Though England at the time was enjoying a period of domestic peace, the danger of renewed civil strife was never far away. From abroad came threats from hostile Roman Catholic countries like Spain and France. At home, both Elizabeth's court and Shakespeare's theater company were targets of abuse from the growing English fundamentalist movement we call Puritanism. In this period, England was enjoying a great expansion of international trade, and London's growing merchant class was largely made up of Puritans, who regarded the theater as sinful and were forever pressing either the Queen or the Lord Mayor to close it down. Then there were members of Elizabeth's own court who believed she was not aggressive enough in her defiance of Puritans at home or Catholics abroad. One such man was the Earl of Essex, one of Elizabeth's court favorites (and possibly her lover), who in 1600 attempted to storm the palace and overthrow her. This incident must have left a great impression on Shakespeare and his company, for they came very close to being executed with Essex and his conspirators, one of whom had paid them a large sum to revive Shakespeare's Richard II, in which a weak king is forced to abdicate, as part of a propaganda campaign to justify Essex's attempted coup d'etat.


The performance, like the coup, apparently attracted little support. Elizabeth knew the publicity value of mercy, however, and Shakespeare's company performed for her at the palace the night before the conspirators were hanged. It can hardly be a coincidence that within the next two years Shakespeare wrote Hamlet, in which a play is performed in an unsuccessful attempt to depose a reigning king. The Essex incident must have taught him by direct experience the risks inherent in trifling with the power of the established political order.

Elizabeth's gift for keeping the conflicting elements around her in balance continued until her death in 1603, and her successor, James I, a Scotsman, managed to oversee two further decades of peace. James enjoyed theatrical entertainment, and under his reign, Shakespeare and his colleagues rose to unprecedented prosperity. In 1604 they were officially declared the King's Men, which gave them the status of servants to the royal household.

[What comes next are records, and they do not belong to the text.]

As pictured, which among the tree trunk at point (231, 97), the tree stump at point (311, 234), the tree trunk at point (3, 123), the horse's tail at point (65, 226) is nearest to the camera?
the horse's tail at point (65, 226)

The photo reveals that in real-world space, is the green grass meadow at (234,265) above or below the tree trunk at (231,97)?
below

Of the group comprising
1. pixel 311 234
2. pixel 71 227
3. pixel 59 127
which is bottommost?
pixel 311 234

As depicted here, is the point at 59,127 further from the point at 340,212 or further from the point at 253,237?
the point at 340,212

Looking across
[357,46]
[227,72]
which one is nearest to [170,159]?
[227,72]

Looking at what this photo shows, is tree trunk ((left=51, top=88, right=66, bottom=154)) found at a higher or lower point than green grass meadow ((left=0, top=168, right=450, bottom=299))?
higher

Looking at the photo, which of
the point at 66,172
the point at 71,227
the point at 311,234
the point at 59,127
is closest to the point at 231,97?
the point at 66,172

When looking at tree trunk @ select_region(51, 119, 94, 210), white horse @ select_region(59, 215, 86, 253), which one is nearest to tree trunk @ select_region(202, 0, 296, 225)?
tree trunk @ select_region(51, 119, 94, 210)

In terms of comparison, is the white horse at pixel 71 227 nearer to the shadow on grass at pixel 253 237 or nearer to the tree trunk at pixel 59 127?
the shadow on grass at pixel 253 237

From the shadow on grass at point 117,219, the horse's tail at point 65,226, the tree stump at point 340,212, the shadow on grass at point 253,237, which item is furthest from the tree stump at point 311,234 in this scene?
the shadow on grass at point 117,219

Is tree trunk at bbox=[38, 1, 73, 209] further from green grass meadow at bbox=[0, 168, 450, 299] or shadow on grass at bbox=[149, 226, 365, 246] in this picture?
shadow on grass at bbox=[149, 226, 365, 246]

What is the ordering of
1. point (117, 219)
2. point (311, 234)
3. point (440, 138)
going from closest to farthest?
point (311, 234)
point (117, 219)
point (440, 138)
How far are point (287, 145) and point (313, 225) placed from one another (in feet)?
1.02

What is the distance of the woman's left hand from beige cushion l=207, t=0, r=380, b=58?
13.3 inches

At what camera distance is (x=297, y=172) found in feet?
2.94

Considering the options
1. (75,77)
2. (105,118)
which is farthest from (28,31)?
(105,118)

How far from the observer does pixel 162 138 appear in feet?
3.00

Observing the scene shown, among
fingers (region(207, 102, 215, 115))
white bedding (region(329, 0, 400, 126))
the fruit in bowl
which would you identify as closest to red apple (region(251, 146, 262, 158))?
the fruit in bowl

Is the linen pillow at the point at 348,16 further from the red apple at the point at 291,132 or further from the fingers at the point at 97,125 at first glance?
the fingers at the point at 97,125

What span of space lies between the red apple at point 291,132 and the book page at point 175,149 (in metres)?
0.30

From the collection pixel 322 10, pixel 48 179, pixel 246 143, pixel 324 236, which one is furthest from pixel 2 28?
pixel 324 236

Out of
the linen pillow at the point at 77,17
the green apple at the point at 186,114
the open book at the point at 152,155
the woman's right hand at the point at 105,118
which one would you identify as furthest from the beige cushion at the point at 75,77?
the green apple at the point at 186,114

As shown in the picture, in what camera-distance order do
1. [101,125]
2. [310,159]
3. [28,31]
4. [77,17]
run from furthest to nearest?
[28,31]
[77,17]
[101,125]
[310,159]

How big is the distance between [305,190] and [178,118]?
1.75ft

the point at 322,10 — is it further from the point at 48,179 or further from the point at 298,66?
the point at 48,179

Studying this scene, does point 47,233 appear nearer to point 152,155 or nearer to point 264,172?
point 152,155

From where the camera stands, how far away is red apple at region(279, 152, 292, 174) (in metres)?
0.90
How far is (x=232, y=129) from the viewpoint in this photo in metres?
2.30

Shakespeare's son Hamnet died in 1596, about four years before the first performance of Hamlet. Whether he inspired the character of Hamlet in any way, we probably will never know. Some scholars have suggested that the approaching death of Shakespeare's father (he died in 1601) was another emotional shock that contributed to the writing of Hamlet, the hero of which is driven by the thought of his father's sufferings after death. This is only speculation, of course. What we do know is that Shakespeare retired from the theater in 1611 and went to live in Stratford, where he had bought the second biggest house in town, called New Place. He died there in 1616; his wife Anne died in 1623. Both Shakespeare's daughters had married by the time of his death. Because Judith's two sons both died young and Susanna's daughter Elizabeth- though she married twice and even became a baroness- had no children, there are no descendants of Shakespeare among us today.

On Shakespeare's tombstone in Stratford is inscribed a famous rhyme, putting a curse on anyone who dares to disturb his grave:

Good friend, for Jesus' sake forbear
To dig the dust enclosed here.
Blest be the man that spares these stones,
And curst be he that moves my bones.

The inscription had led to speculation that manuscripts of unpublished works were buried with Shakespeare or that the grave may in fact be empty because the writing attributed to him was produced by other hands. (A few scholars have argued that contemporaries like Francis Bacon wrote plays attributed to Shakespeare, but this notion is generally discredited.) The rhyme is a final mystery, reminding us that Shakespeare is lost to us. Only by his work may we know him.